We see three players outside the box tasked with dealing with second balls and preparing the first line of rest defence, but as we have seen in the sections above, they also prepare to shoot from the second phase of this attacking corner. There are five players in the penalty area who are Manchester United and four of them (Cavani, Ronaldo, Pogba and Lindelöf) are allowed to roam freely, only Maguire is man-marked in this corner.
As soon as the ball is kicked we see movement from those five players. Where Cavani moves out towards the corner, Pogba inverts into the six-yard box and together with Ronaldo forms a unit that will move towards the goalkeeper zone and near post zone. Lindelöf also moves towards the near post zone. Maguire needs to lose his marker, which he does, and then assumes the position from the penalty spot towards the six-yard box. He manages to get a header because of the movement of other players, the vulnerability of runners against a zonal marking defence and the delivery of the corner.
In the video above you Manchester United against Villarreal in the Champions League. The ball is taking from the left by a left-footed player, meaning the ball will swing out from goal towards the penalty spot. Villarreal employs a two player zonal structure with one man-marker – the one marking Lindelöf here.
We see three players outside the box tasked with dealing with second balls and preparing the first line of rest defence, but as we have seen in the sections above, they also prepare to shoot from the second phase of this attacking corner. We actually see five players in the penalty area again, but they have set up differently. One player is pinned against the six-yard box, while a unit of four makes runs towards that six-yard box. That unit of four consists of Pogba, Ronaldo, McTominay and Varane.
As soon as the ball is kicked we see that 1-4 formation change into a 1-1-3 formation with the rush of Ronaldo being significant in this one. While he accelerates, the three attacking runners still move forward. In the end Ronaldo’s ability to rise above the defenders gives him a chance to convert the header into a goal, but his attempt is too high. Instrumental to Ronaldo’s run is McTominay’s block in the beginning of the routine, wihch gives hum space to run and attack the vulnerability of the zonal marking of Villarreal.
It’s hard to draw conclusions from a small sample (just 20 corners) and a competition which is so different from a domestic league, but the importance of instant impact is high in the Champions League.
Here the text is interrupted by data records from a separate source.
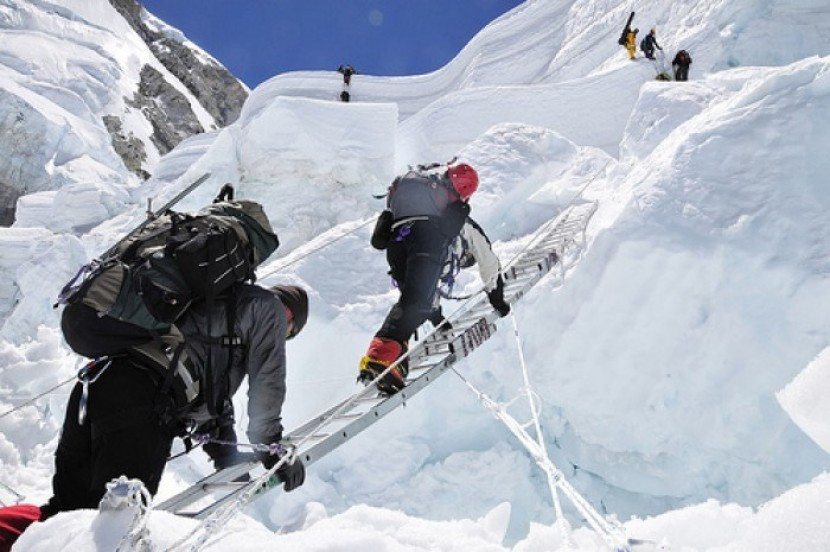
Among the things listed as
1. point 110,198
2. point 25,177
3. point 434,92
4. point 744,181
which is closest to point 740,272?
point 744,181

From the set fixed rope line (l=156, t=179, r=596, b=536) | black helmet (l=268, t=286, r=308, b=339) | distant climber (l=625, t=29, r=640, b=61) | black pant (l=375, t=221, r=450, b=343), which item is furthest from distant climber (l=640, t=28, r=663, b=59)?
black helmet (l=268, t=286, r=308, b=339)

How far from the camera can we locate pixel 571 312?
3.96m

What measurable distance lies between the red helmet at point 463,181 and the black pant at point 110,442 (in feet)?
6.74

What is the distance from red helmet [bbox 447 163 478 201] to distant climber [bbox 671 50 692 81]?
28.8 feet

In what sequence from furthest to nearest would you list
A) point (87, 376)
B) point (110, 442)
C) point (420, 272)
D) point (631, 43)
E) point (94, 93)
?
point (94, 93) < point (631, 43) < point (420, 272) < point (87, 376) < point (110, 442)

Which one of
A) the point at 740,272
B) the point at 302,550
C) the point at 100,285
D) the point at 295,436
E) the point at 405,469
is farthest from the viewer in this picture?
the point at 405,469

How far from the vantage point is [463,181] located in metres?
3.33

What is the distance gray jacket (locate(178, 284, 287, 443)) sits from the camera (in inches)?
78.0

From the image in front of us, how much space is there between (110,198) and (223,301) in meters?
12.1

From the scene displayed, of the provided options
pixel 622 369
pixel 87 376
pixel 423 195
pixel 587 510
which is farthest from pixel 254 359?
pixel 622 369

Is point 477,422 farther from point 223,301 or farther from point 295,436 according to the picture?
point 223,301

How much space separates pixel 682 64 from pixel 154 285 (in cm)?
1093

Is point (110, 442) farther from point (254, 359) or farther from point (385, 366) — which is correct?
point (385, 366)

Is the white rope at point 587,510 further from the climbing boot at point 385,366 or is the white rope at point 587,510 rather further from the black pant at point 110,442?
the black pant at point 110,442
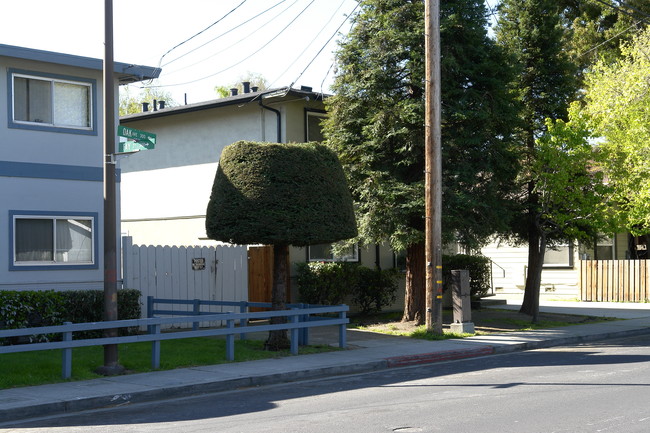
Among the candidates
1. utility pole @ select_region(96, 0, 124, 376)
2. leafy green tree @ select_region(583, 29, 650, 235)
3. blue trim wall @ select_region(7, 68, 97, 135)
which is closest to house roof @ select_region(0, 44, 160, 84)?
blue trim wall @ select_region(7, 68, 97, 135)

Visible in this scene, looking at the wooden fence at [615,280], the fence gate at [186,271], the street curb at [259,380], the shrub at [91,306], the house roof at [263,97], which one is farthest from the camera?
the wooden fence at [615,280]

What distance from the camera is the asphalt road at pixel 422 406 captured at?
863cm

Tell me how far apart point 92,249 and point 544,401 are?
11.2 meters

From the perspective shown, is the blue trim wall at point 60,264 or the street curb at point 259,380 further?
the blue trim wall at point 60,264

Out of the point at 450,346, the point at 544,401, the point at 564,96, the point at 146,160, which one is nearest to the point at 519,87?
the point at 564,96

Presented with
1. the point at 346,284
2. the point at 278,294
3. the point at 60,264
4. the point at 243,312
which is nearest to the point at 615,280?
the point at 346,284

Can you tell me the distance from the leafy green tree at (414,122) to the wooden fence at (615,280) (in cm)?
1196

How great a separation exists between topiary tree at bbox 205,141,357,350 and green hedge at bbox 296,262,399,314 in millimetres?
6196

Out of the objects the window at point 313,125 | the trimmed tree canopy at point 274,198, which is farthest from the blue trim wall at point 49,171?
the window at point 313,125

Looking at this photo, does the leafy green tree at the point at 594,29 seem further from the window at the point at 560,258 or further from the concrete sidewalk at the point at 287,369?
the concrete sidewalk at the point at 287,369

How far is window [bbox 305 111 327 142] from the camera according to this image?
22.4 metres

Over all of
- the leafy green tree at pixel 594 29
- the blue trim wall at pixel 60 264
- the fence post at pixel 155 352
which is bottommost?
the fence post at pixel 155 352

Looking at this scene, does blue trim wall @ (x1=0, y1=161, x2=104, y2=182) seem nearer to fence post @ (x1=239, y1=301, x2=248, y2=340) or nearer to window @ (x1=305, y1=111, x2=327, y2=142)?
fence post @ (x1=239, y1=301, x2=248, y2=340)

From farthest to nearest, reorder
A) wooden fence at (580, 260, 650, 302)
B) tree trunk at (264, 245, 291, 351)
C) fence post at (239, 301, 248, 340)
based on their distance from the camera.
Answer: wooden fence at (580, 260, 650, 302)
fence post at (239, 301, 248, 340)
tree trunk at (264, 245, 291, 351)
In terms of first contacts Manchester United didn’t create much, as you can have seen from the first contacts lost in the near post zone. In terms of second contacts/balls, Manchester United do anticipate well and almost every time win the second ball after a corner – which means they can shoot or build an attack from that possession of the ball.
The quality of chances however and converting them is something to discuss later on in the season, where a bigger sample can be researched and seen if they make the right choices in finishing, but for the Champions League – Manchester United need to work on their direct impact from attacking corners.